By Daniel M. Parshall, Julia E. Sessa, Kelly M. Conn, Lisa M. Avery
Journal of Pharmacy Practice, October 23, 2019
The primary objective is to evaluate the relationship between antibiotic duration and all-cause 30-day readmission rates. Secondary outcomes include pneumonia-specific 30-day readmission rate and identification of risk factors for readmission.
Patients aged ≥18 years with a primary diagnosis of pneumonia from January 1, 2016, to December 31, 2016, were included in this single-center, retrospective cohort study. Patients were categorized by antibiotic therapy duration of ≤7 days (n = 139) or >7 days (n = 286), and outcomes were analyzed in both bivariate and multivariate models. A multivariate logistic regression was used to assess the relationship between all-cause 30-day readmission and antibiotic days.

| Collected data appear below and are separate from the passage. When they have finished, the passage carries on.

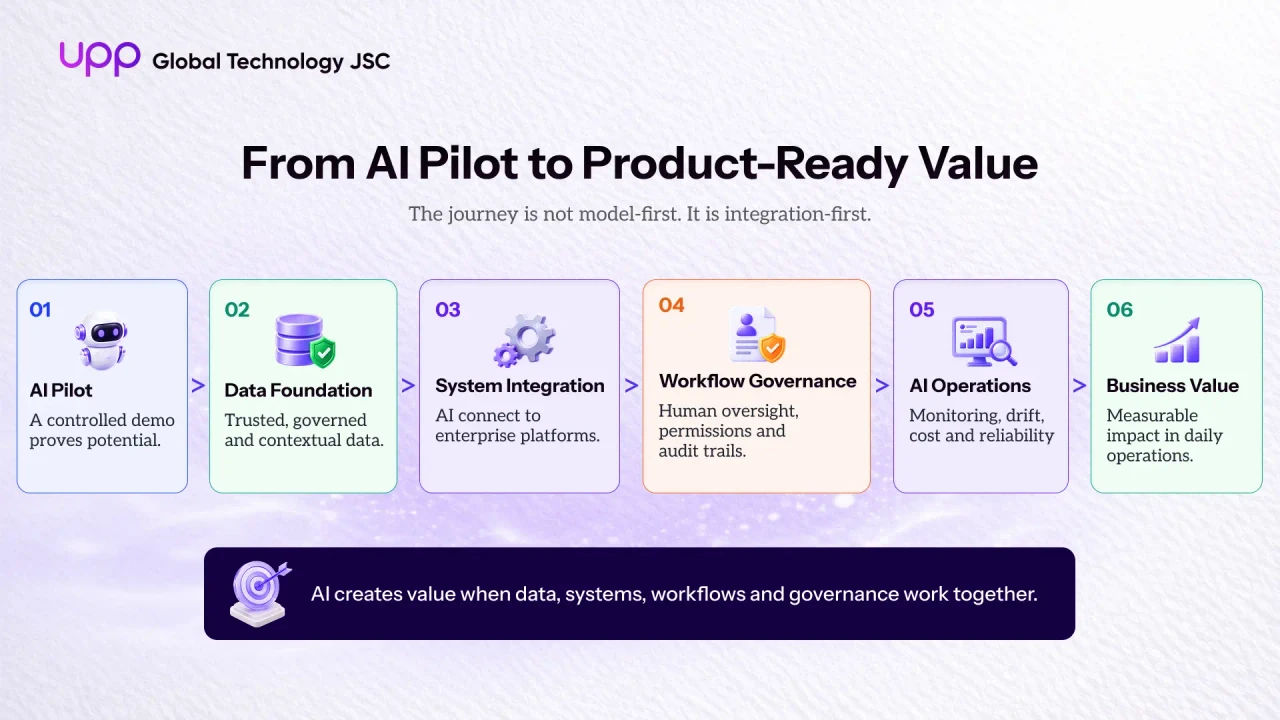 upp Global Technology JSC

From AI Pilot to Product-Ready Value

The journey is not model-first. It is integration-first.

01
AI Pilot
A controlled demo proves potential.

>

02
Data Foundation
Trusted, governed and contextual data.

>

03
System Integration
AI connect to enterprise platforms.

>

04
Workflow Governance
Human oversight, permissions and audit trails.

>

05
AI Operations
Monitoring, drift, cost and reliability

>

06
Business Value
Measurable impact in daily operations.

AI creates value when data, systems, workflows and governance work together.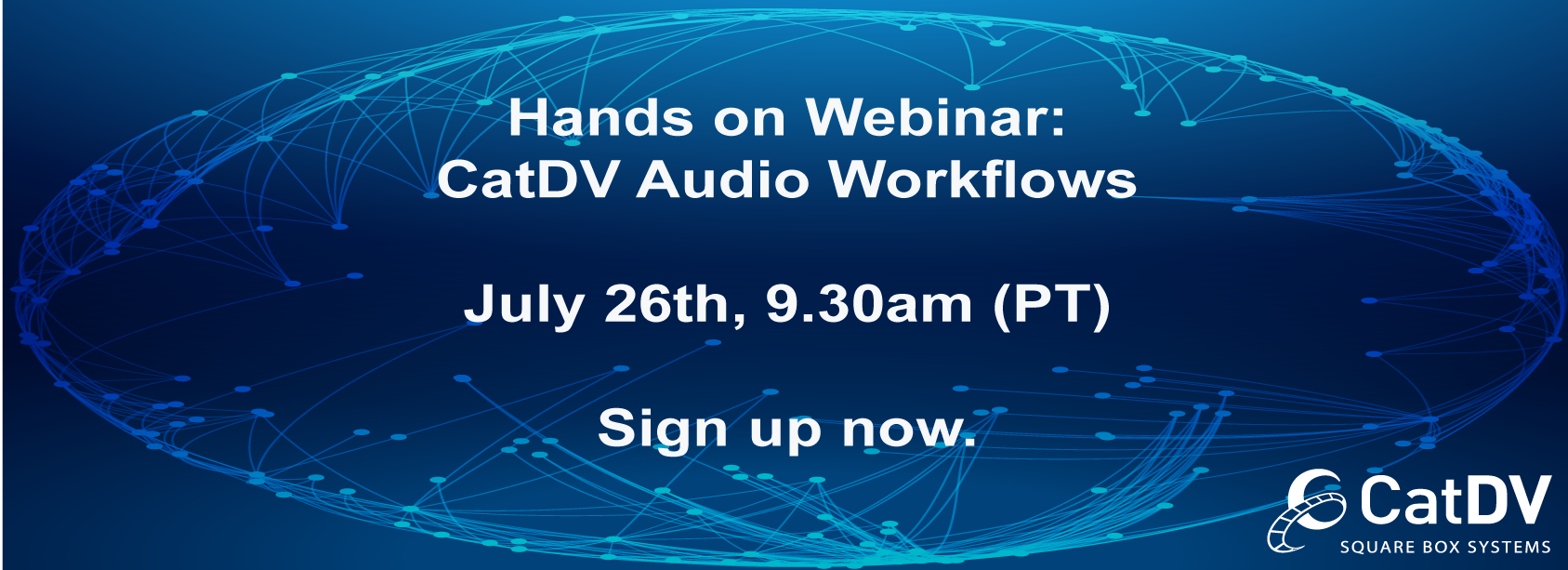 Hands on Webinar:
CatDV Audio Workflows

July 26th, 9.30am (PT)

Sign up now.

CatDV
SQUARE BOX SYSTEMS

Baseline characteristics were not significantly different between the 2 groups. All-cause 30-day readmission rates were 15.8% and 15.5% for patients who received ≤7 days versus >7 days of antibiotics, respectively (P = .95). Pneumonia-specific 30-day readmission occurred in 3.6% of patients who received antibiotics for ≤7 days compared to 3.5% of patients who received antibiotics for >7 days (P = .95). Multivariate logistic regression showed no statistically significant association between readmission rate and antibiotic duration of >7 days. Statistically significant risk factors for readmission identified by logistic regression include ≥3 hospital admissions within the previous year, a hematocrit <30% at discharge, a history of chronic obstructive pulmonary disorder (COPD), and weight.